## Directions
- A) In the call transcript, copy word for word the passage that begins at the words "I think FY22" and stops after the words "Thanks very much.".
- B) According to the call transcript, how does the company tend to model its share purchases over the year?

I think FY22 finally came out about where we would have expected it to be. Our programs are funded to where we expected them. I think when we look at what came out on the FY23 budget, this is a very long process. There's certainly things that we would like to see have some increased funding, and obviously we'll work on that between now and getting to an actual appropriated FY23 budget. I would say when we look at the overall budgets and we look at the numbers that have been put out in terms of future, you know, defense, you know, funding areas that are difficult to us, you know, particularly in the Army, things around FLARA and FARA, it looks like those are being funded as we would have expected.
Okay. Thanks very much.
And next we go to Seth Seifman with J.P. Morgan. Please go ahead.
Hey, thanks very much, and good morning. I just wanted to ask about cash deployment and kind of the pace of share purchases. You told us earlier in the year to expect share repo to ramp through the year, and it looks like that's what's happening. But we've seen strong cash generation so far. The market's had some setbacks early on. How did you think about approaching cash share purchases opportunistically, and how did the acquisition play into that thought process?
Well, I would say that we tend to model it as more back-end loaded. I think we did do a little more acquisition opportunistically here in the quarter because of some of the moves in the share price, so we continue to execute that strategy. The acquisition of Pit Destroy was not a huge cash outlay, so that was something that we handled in within our balance sheet. So I think we have certainly cash available to deploy, and we will continue to do that opportunistically as we work through the year.

## Entries supplied
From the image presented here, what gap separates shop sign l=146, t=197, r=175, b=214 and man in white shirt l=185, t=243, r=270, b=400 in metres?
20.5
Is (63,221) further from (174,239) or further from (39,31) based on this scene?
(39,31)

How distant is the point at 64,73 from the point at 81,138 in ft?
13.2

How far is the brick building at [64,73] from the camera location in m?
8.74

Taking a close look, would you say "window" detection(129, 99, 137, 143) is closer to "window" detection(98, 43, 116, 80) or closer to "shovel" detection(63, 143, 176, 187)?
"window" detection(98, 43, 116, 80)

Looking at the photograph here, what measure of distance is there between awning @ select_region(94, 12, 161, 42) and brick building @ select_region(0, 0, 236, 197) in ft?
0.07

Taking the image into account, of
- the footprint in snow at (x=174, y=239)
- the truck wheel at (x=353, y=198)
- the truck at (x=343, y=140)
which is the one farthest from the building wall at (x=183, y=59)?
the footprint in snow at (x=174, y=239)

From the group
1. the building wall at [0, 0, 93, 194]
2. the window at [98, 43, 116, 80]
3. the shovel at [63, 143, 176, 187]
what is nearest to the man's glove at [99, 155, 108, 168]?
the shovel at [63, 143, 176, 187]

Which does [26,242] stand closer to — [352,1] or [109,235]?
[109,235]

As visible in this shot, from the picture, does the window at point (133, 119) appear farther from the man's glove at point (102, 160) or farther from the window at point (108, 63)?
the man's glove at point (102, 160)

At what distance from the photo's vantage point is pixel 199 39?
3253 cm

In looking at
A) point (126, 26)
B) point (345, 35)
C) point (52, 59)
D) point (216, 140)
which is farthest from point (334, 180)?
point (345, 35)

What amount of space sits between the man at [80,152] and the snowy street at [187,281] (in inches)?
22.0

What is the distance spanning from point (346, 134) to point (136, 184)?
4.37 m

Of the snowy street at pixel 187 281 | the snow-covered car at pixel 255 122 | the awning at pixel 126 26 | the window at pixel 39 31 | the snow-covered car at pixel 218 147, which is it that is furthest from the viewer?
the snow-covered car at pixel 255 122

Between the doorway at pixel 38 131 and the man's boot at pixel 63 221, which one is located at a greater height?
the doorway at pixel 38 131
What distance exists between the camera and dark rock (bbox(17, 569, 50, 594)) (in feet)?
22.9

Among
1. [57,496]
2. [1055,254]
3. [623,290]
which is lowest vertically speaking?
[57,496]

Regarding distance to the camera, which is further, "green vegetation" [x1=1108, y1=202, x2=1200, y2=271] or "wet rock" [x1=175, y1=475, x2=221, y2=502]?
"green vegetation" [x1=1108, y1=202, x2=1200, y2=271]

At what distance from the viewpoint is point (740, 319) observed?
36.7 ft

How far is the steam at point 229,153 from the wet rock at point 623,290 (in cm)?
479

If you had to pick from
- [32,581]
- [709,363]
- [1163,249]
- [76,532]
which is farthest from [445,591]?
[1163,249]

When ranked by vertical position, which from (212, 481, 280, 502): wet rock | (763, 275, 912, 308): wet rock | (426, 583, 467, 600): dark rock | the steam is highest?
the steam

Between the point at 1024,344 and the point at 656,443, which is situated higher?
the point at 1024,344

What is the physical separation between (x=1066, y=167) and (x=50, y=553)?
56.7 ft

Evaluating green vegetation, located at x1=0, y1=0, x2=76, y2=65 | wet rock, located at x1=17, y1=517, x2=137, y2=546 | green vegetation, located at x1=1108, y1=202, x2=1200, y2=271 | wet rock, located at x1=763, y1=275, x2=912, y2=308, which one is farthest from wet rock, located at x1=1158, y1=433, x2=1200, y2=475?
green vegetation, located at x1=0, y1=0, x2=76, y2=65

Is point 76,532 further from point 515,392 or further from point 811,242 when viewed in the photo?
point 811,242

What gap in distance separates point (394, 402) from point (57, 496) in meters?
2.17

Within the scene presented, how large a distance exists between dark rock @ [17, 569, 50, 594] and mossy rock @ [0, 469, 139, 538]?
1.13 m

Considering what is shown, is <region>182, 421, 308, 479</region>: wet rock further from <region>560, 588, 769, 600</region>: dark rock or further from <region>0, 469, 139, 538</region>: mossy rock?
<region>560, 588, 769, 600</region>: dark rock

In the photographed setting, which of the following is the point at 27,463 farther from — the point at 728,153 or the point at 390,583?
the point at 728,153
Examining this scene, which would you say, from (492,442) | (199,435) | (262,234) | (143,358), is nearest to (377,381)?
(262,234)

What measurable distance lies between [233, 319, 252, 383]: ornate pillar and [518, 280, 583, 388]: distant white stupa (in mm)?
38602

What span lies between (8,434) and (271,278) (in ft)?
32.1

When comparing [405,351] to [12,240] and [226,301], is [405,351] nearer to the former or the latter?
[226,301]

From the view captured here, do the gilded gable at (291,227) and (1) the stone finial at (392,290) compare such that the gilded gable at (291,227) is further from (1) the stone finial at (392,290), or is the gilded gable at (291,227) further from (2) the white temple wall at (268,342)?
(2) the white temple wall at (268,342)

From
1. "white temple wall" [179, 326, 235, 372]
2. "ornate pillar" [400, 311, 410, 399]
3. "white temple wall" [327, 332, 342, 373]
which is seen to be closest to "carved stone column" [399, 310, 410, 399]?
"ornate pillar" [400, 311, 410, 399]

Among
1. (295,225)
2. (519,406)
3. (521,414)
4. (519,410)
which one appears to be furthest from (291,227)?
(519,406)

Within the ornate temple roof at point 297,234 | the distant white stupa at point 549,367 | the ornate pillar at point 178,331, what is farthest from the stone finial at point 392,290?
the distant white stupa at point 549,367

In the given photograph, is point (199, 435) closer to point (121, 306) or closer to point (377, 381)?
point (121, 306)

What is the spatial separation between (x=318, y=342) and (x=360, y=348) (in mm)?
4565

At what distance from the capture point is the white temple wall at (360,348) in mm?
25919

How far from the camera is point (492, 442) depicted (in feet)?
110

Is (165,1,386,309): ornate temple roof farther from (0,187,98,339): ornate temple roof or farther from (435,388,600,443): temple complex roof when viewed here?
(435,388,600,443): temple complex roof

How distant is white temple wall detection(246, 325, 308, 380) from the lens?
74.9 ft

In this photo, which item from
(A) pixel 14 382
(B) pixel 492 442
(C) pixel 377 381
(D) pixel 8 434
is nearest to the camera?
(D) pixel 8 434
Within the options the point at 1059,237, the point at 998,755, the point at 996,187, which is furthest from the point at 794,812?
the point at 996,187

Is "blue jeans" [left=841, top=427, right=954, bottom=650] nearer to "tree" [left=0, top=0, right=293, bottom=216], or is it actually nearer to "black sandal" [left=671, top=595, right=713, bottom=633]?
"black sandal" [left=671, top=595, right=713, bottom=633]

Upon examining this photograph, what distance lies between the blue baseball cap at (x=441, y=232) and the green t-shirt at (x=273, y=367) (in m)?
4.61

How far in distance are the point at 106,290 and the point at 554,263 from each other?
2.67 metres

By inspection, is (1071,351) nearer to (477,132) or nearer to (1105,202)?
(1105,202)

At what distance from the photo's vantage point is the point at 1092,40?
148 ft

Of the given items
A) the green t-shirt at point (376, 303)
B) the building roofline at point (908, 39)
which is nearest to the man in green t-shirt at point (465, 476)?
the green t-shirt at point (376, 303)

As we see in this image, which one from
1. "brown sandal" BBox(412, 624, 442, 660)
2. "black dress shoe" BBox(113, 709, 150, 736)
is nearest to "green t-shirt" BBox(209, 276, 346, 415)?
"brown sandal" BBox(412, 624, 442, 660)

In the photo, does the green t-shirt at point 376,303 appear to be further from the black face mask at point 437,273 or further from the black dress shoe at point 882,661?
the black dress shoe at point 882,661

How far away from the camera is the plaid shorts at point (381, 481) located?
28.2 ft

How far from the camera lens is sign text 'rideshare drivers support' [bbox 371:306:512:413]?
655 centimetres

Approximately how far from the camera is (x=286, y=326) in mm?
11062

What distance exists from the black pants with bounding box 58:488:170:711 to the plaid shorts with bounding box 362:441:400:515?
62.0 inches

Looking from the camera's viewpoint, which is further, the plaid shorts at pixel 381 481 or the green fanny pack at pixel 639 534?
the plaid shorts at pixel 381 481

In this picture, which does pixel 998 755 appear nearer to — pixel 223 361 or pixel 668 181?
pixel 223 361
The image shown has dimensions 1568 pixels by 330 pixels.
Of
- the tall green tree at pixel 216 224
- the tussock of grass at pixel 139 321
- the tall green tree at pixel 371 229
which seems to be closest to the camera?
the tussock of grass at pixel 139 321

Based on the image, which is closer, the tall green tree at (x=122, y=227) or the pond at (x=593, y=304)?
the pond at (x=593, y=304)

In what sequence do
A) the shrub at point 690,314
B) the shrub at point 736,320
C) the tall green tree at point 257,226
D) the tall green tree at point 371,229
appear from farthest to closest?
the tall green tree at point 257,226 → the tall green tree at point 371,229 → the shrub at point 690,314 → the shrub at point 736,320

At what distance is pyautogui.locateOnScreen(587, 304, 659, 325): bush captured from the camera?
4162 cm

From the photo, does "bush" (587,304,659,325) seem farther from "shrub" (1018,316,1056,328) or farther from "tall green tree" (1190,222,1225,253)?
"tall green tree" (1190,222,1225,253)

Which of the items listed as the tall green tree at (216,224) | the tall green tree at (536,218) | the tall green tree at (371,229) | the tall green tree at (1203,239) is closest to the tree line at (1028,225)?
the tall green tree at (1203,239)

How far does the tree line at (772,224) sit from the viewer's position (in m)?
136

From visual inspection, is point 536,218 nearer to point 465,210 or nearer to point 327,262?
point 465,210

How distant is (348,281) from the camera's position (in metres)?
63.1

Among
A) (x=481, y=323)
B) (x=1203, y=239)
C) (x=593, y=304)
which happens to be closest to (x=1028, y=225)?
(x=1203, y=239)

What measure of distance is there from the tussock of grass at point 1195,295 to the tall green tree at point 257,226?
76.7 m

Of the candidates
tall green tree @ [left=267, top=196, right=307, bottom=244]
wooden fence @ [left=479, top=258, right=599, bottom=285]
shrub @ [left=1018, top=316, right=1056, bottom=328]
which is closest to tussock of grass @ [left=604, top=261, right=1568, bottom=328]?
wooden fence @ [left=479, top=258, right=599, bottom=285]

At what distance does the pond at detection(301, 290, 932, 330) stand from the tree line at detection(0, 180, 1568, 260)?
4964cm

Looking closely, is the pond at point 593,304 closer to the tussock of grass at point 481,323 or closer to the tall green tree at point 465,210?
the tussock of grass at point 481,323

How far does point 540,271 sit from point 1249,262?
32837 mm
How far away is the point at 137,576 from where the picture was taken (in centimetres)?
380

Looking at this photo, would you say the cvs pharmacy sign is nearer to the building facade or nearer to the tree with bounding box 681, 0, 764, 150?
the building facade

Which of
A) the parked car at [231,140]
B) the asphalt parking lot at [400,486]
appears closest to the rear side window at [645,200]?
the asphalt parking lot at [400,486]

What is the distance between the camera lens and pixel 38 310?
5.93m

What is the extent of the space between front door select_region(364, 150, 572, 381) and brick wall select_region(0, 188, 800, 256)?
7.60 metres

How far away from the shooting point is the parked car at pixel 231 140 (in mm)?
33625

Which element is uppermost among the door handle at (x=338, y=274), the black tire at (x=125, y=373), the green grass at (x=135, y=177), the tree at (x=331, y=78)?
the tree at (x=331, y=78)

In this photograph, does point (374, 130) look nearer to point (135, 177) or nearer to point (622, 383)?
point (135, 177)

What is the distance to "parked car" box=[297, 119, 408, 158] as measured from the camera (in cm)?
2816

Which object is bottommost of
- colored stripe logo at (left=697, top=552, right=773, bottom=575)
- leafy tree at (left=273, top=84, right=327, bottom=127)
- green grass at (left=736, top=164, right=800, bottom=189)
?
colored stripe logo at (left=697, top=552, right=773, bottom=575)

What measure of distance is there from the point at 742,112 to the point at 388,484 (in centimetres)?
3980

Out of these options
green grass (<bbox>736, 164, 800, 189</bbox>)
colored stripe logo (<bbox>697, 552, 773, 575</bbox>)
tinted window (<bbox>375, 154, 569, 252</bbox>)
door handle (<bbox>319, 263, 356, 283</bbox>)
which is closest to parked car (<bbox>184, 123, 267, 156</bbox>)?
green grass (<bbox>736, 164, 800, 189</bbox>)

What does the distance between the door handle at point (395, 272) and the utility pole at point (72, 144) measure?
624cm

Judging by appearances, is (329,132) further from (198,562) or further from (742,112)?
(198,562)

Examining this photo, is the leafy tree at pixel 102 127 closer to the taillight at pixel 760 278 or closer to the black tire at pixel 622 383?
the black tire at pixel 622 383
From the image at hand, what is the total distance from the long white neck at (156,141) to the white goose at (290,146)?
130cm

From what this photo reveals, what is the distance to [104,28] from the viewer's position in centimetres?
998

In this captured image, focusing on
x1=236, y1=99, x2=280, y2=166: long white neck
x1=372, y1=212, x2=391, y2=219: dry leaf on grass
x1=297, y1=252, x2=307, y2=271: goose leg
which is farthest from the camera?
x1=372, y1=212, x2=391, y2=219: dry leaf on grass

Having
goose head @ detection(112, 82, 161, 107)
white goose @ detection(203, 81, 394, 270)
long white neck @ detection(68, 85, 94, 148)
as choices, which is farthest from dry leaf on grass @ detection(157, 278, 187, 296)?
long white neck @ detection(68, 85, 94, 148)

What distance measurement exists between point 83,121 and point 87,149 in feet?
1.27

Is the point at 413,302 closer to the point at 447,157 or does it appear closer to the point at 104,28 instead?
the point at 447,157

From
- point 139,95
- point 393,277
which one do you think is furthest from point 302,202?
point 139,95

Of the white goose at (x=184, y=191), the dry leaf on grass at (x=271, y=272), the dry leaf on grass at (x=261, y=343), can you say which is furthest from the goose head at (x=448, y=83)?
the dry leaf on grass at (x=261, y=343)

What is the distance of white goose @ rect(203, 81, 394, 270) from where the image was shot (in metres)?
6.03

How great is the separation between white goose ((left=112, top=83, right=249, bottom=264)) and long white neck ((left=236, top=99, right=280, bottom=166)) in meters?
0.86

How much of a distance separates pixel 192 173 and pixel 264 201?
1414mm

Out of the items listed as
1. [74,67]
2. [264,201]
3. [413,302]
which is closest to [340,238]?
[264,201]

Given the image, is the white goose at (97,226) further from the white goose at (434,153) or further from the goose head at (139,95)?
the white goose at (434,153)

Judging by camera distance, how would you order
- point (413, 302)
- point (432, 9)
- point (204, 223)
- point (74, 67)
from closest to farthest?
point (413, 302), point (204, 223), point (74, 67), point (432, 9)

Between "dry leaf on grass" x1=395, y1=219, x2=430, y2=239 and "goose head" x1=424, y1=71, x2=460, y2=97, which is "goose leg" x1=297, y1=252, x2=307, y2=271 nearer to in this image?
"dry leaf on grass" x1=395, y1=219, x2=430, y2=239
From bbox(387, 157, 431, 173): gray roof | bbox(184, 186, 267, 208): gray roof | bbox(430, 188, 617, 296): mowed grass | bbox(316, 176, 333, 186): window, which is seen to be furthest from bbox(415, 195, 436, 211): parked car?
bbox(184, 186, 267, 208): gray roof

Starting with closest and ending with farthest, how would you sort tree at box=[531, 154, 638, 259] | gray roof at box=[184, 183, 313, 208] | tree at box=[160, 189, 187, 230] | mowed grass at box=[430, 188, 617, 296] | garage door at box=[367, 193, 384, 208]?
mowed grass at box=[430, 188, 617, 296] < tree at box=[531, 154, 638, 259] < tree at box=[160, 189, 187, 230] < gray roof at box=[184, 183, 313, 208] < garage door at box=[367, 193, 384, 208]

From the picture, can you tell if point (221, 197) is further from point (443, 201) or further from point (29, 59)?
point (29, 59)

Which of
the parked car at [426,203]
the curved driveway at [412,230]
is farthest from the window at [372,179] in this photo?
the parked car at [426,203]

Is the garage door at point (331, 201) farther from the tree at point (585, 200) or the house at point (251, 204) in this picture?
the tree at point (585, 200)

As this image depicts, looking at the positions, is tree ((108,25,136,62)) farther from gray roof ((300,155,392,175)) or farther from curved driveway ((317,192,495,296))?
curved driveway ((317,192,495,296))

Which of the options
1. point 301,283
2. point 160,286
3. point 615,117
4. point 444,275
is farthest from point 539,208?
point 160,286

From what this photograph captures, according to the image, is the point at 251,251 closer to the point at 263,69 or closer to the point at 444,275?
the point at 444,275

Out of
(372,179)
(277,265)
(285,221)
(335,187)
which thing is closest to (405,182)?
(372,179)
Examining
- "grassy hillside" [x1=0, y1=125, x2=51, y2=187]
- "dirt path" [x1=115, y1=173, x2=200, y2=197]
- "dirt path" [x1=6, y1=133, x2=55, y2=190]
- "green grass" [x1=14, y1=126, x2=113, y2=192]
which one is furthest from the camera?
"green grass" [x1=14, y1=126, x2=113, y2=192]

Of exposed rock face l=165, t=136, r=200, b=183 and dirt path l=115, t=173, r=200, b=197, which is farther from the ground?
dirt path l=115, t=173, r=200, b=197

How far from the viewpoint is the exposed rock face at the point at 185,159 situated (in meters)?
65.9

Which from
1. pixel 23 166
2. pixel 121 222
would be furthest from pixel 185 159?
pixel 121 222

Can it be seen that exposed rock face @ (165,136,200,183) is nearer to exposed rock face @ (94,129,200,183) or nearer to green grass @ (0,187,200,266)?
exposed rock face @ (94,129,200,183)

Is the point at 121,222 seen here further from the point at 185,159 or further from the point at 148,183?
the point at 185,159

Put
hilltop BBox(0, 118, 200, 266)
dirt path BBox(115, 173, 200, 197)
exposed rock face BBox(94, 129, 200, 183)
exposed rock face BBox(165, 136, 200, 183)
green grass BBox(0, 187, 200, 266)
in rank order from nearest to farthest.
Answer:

## Answer set
- A)
I think FY22 finally came out about where we would have expected it to be. Our programs are funded to where we expected them. I think when we look at what came out on the FY23 budget, this is a very long process. There's certainly things that we would like to see have some increased funding, and obviously we'll work on that between now and getting to an actual appropriated FY23 budget. I would say when we look at the overall budgets and we look at the numbers that have been put out in terms of future, you know, defense, you know, funding areas that are difficult to us, you know, particularly in the Army, things around FLARA and FARA, it looks like those are being funded as we would have expected.
Okay. Thanks very much.

- B) It tends to model them as more back-end loaded.